The museum is located in one of the oldest churches in Kenya. In 1883, Joseph Wray arrived in Sagalla. Joseph Wray asked the Sagalla community to donate the land of a hill to the Church Missionary Society. The construction of the church began in the 1890s. In 1901, the construction of the church was completed. Reverend Joseph Wray was the first missionary to establish an Anglican church in the hinterland of Kenya, Joseph Wray used the sanctuary to convert people who wanted to adopt Christianity. Joseph Wray wrote an English-Sagalla dictionary, a hymnal in the Sagalla dialect, and the book 'Kenya: Our newest colony'. In 1912, Wray returned to England. The church was originally called St. Mark's Church. In December 2006 it was converted into a museum. In 2014, the Taita Taveta County government entered into an agreement with the National Museums of Kenya to preserve tourist sites in the county, including the museum. In 2017, officials from the state corporation National Museums of Kenya visited the museum.

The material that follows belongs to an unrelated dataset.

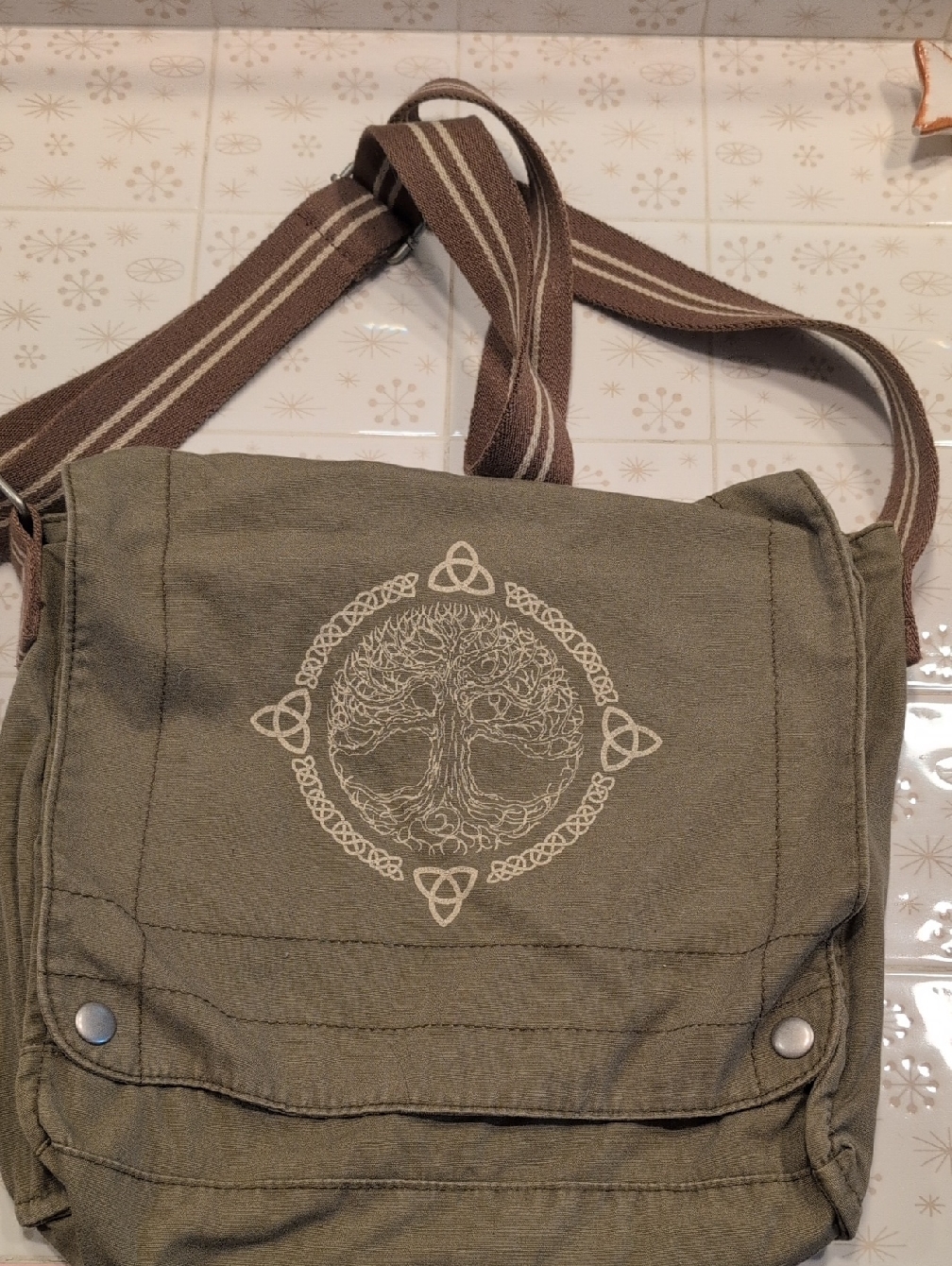 District Threads Olive Green Canvas Crossbody Bag With Interior Pocket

During Sagalla's 2019 cultural day, Tourism executive Milkah Righa spoke about tourism at the museum. Museum staff members such as Liverson Mwanyumba Manga supervised the planting of trees native to the Sagalla Hills.

== Collections ==
The museum contains the original pulpit that was used when the church was opened, a baptismal basin used by Joseph Wray as well as a list of those who were baptized. Other objects in the museum include a quiver full of arrows belonging to Mzee Mwang'ondi Nzano, the museum also contains a traditional stool. Among the historical artifacts, there is a fuwa which is a bowl made of wood used by the Taita people, a hunter's bowl made of leather called Kikuchu, a plate made of dried gourd called Kioro, an Iwembe, a horn used for drinking beer. The museum also contains a grindstone called a lwala. The museum contains diaries and antique furniture. The museum also contains photographs from the 19th century.